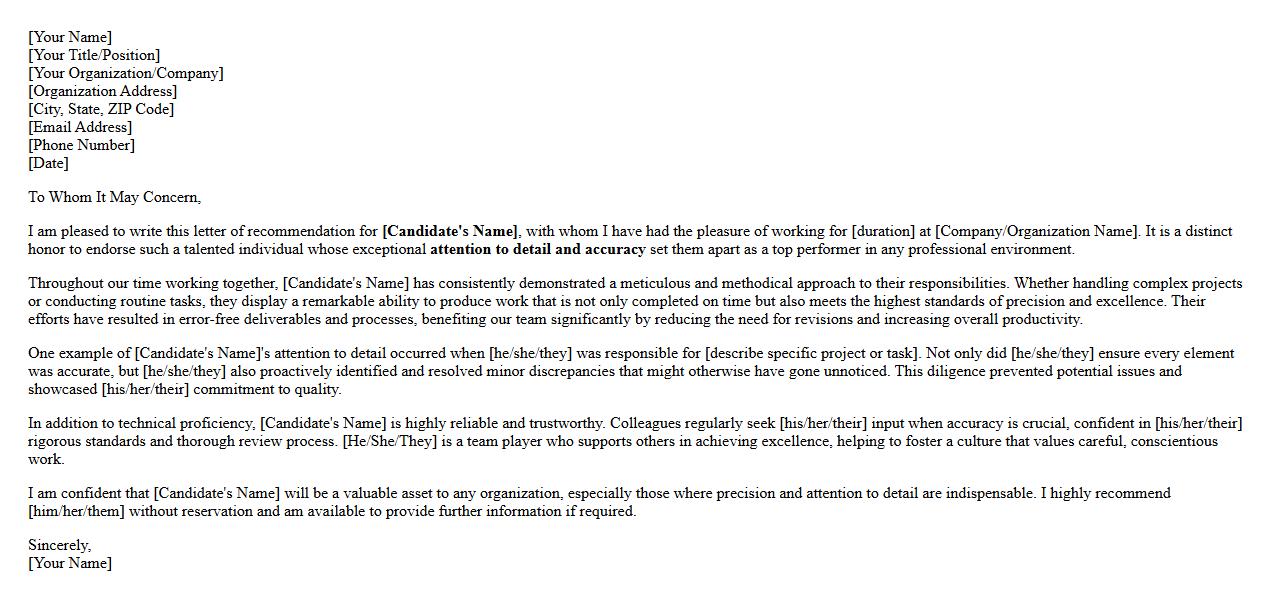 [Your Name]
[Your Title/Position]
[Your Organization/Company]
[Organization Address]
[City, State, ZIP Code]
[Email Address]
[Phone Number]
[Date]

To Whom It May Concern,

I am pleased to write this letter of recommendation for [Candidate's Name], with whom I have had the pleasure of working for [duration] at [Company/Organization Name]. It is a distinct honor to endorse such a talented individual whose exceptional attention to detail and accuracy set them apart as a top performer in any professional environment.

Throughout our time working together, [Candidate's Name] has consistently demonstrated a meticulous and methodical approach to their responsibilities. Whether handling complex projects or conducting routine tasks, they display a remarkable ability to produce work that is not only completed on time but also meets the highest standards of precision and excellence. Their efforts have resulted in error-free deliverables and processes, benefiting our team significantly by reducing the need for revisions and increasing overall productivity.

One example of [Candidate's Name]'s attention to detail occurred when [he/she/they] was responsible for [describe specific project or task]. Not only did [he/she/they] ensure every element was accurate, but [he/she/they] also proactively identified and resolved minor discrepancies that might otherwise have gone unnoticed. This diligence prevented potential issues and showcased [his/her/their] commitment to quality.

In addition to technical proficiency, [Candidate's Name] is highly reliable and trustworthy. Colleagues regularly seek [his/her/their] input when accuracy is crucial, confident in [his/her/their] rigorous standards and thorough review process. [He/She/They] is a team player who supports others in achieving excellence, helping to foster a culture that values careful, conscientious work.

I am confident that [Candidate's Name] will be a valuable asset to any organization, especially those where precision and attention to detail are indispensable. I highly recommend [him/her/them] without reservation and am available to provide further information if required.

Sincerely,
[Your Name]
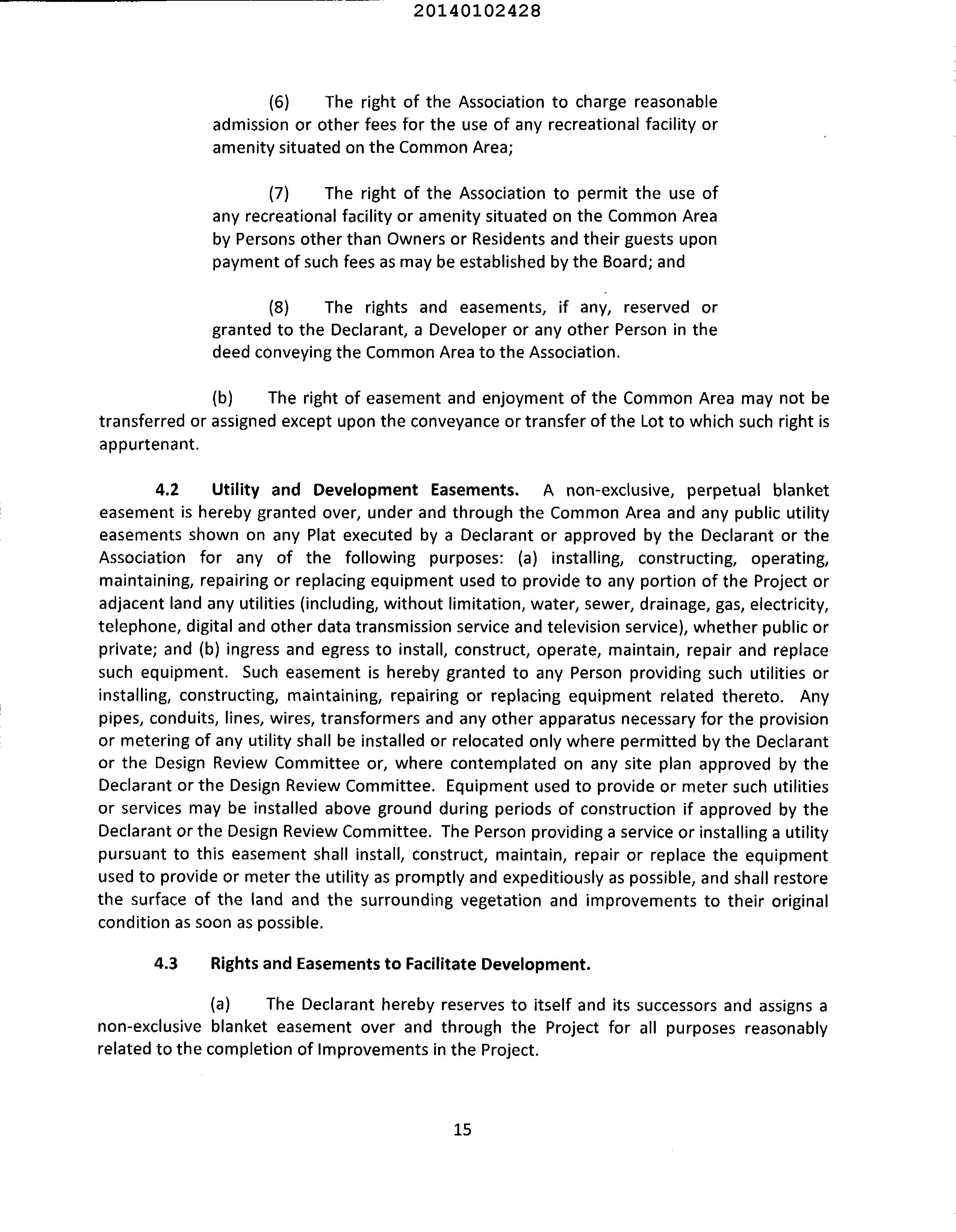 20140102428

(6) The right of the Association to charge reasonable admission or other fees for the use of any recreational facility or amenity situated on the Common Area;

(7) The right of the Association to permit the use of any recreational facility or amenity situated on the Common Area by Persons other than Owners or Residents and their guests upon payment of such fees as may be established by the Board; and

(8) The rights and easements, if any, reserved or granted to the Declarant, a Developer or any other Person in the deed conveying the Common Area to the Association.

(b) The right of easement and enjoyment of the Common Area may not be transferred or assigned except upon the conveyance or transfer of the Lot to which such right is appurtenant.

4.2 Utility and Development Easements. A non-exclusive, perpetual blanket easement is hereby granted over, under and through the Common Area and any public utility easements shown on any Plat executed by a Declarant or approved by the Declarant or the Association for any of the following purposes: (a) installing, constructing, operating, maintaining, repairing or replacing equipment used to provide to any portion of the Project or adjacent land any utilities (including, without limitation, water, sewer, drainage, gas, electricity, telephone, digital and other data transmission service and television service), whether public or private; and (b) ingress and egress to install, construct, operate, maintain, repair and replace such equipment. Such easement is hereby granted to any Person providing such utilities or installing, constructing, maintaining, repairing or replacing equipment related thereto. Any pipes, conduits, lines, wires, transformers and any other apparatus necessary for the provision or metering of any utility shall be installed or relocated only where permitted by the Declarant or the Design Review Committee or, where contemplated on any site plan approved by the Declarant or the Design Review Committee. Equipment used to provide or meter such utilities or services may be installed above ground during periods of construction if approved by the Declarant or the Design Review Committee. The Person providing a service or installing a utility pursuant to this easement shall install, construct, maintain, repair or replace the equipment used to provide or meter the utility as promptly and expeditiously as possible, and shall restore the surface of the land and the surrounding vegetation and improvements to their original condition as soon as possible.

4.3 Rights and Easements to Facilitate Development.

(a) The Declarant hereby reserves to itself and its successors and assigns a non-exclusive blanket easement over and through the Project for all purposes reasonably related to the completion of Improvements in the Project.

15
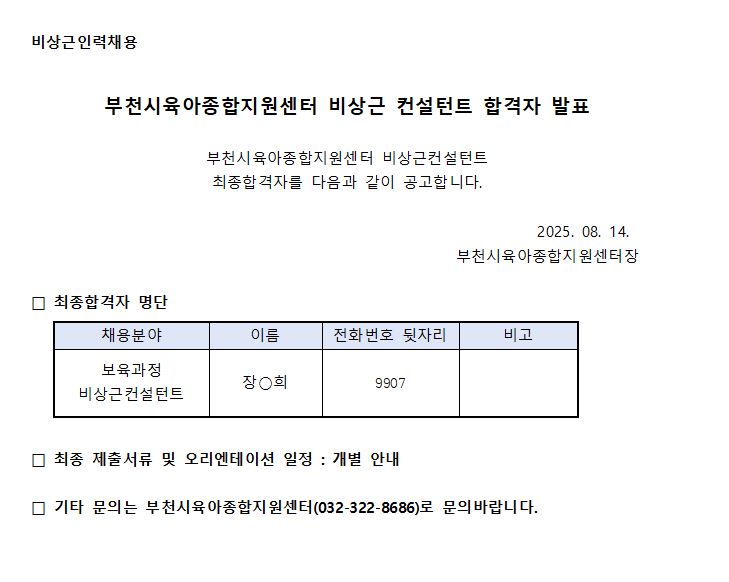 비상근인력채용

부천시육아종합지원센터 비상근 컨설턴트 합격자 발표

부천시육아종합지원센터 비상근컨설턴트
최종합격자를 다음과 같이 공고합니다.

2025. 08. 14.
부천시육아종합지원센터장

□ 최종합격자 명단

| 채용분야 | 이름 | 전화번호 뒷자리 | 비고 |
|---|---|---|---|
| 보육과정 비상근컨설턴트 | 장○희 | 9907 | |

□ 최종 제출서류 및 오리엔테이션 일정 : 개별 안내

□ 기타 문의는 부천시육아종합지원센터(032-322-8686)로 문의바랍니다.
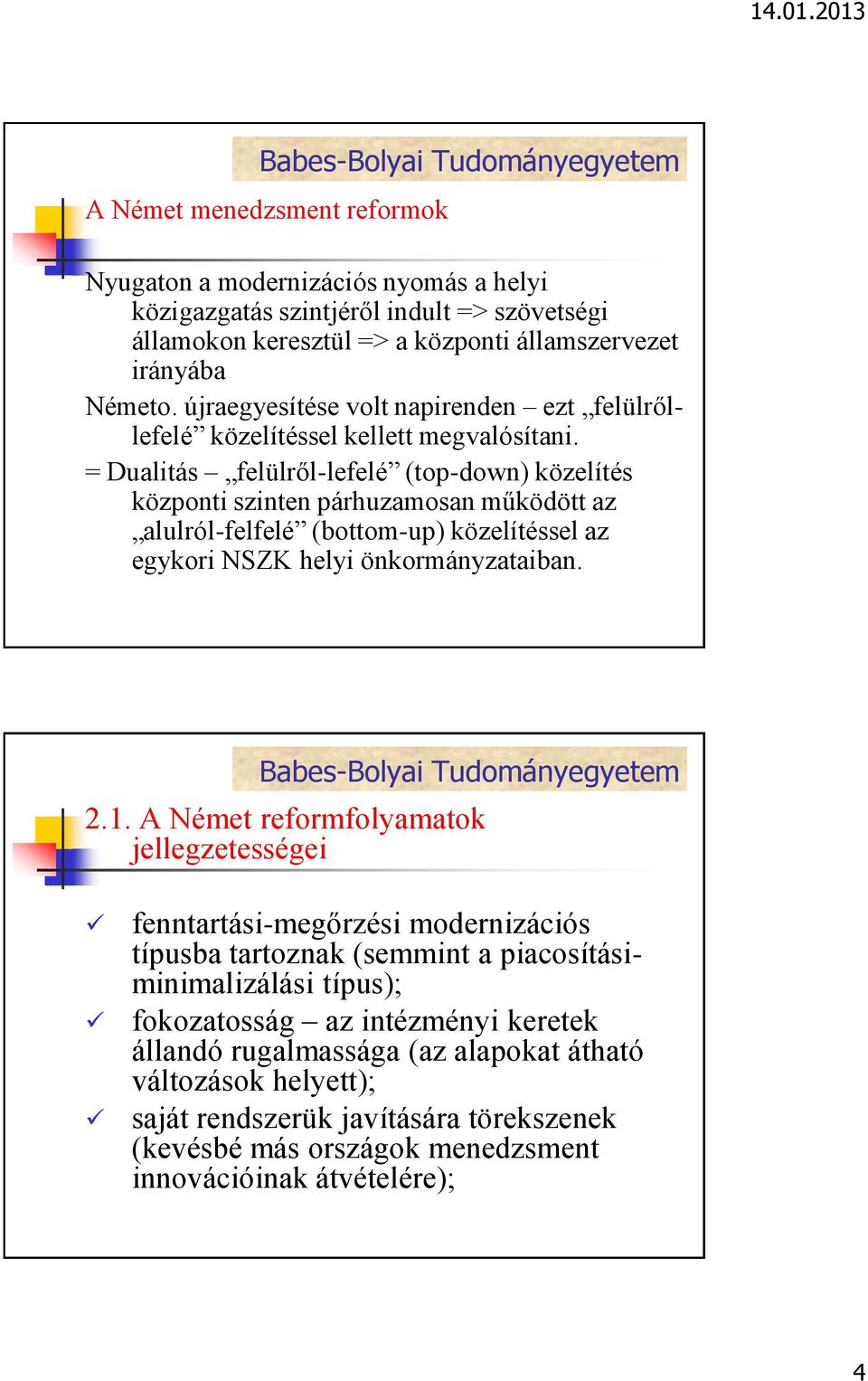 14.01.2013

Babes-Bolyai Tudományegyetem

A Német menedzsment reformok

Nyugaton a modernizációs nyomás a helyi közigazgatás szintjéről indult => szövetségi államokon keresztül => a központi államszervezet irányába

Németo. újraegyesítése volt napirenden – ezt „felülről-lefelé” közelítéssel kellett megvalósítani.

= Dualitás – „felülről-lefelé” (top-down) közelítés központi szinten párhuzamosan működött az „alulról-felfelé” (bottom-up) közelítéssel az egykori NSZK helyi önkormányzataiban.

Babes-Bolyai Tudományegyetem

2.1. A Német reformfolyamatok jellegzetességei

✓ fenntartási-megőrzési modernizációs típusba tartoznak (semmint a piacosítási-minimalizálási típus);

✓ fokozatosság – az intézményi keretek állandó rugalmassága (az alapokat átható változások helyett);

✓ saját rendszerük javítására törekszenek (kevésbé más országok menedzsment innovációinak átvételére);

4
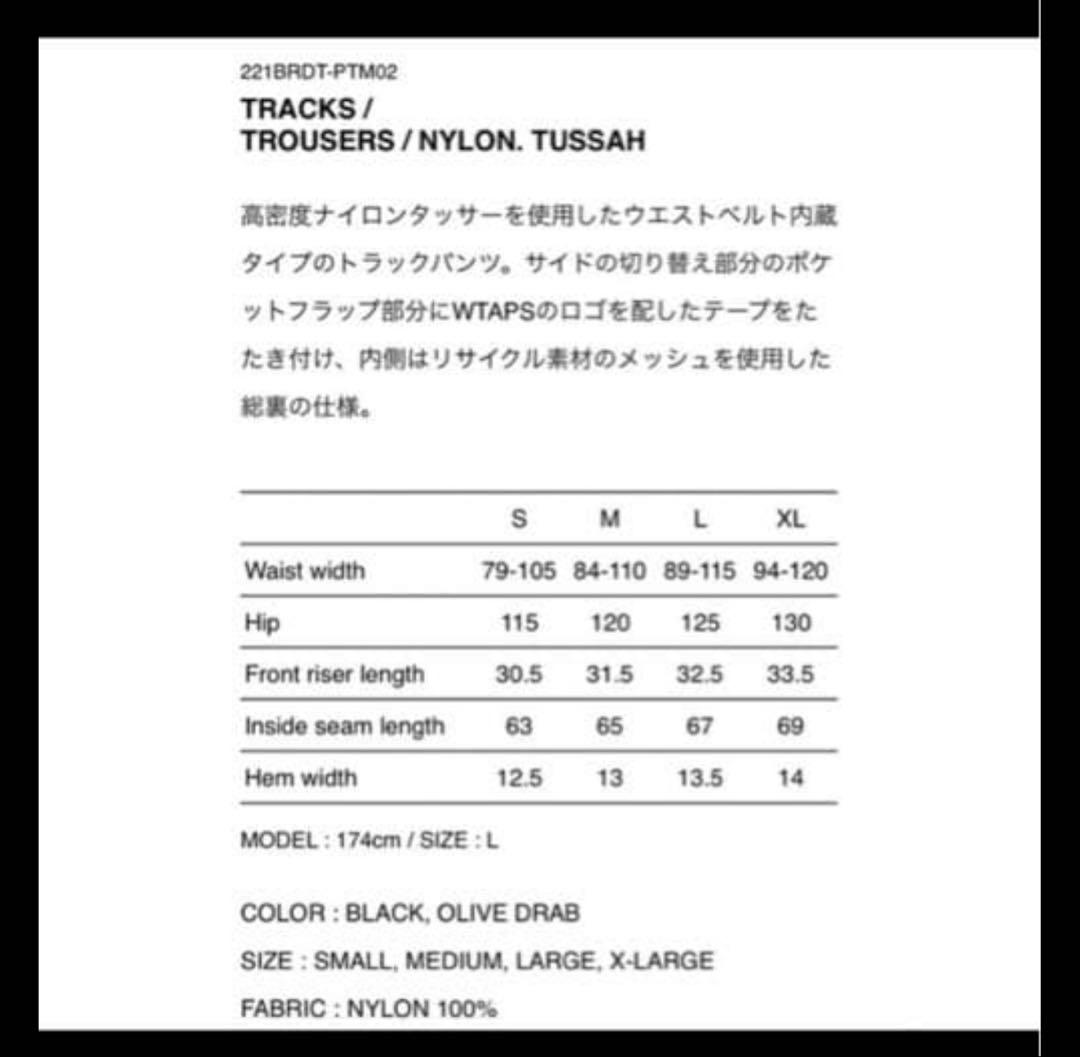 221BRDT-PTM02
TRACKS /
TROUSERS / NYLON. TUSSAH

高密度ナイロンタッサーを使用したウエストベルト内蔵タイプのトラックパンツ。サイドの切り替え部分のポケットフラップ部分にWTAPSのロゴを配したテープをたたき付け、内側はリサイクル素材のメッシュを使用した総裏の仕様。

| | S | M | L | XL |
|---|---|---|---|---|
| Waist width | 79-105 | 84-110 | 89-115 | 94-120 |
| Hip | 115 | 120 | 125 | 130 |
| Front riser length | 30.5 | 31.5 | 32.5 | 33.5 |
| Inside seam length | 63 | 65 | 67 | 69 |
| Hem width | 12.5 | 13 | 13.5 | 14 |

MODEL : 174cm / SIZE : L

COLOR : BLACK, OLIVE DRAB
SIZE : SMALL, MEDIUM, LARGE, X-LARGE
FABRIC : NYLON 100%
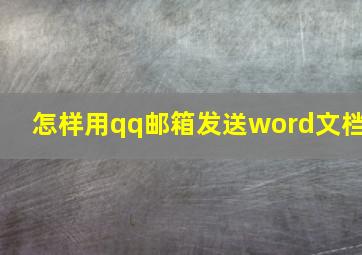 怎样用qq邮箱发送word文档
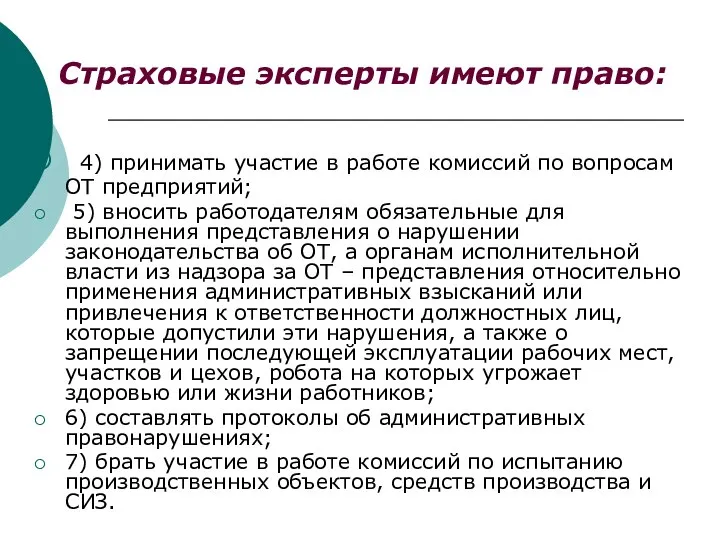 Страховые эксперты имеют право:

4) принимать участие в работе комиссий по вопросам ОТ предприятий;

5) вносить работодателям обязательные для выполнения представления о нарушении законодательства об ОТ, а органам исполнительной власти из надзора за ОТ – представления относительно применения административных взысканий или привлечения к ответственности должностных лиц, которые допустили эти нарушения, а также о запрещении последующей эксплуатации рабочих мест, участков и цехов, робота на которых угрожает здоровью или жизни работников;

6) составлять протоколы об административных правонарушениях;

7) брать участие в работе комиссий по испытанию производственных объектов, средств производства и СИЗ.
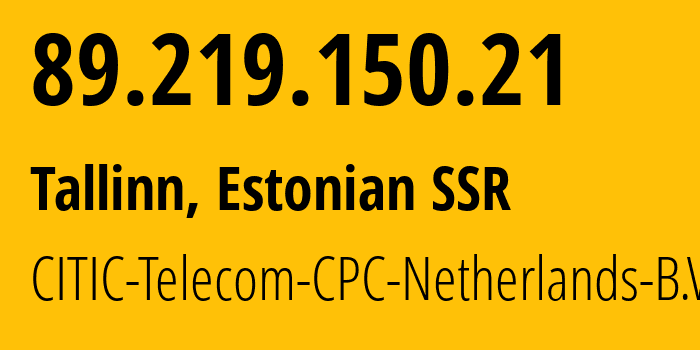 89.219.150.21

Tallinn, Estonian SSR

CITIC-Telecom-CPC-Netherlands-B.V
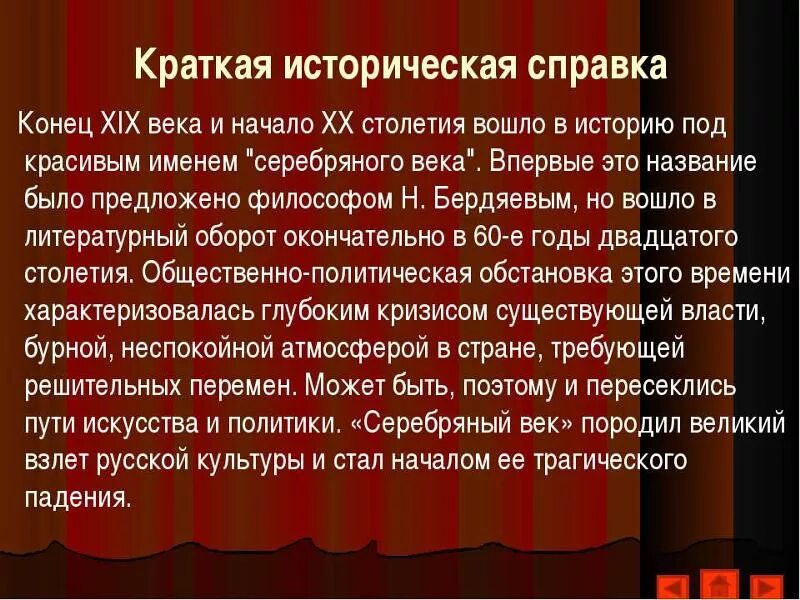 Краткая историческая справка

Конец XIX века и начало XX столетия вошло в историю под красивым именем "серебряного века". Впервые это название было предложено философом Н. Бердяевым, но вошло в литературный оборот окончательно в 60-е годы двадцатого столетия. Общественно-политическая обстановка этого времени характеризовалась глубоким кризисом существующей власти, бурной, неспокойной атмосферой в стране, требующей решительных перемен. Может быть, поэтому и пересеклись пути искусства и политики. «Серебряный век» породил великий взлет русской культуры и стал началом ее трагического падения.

===============

--- Problem description ---
Return, unchanged, the run of lines above that opens with the line containing "[Your Title/Position]" and closes with the line containing "I am pleased". Include both.

--- Answer section ---
[Your Title/Position]
[Your Organization/Company]
[Organization Address]
[City, State, ZIP Code]
[Email Address]
[Phone Number]
[Date]

To Whom It May Concern,

I am pleased to write this letter of recommendation for [Candidate's Name], with whom I have had the pleasure of working for [duration] at [Company/Organization Name]. It is a distinct honor to endorse such a talented individual whose exceptional attention to detail and accuracy set them apart as a top performer in any professional environment.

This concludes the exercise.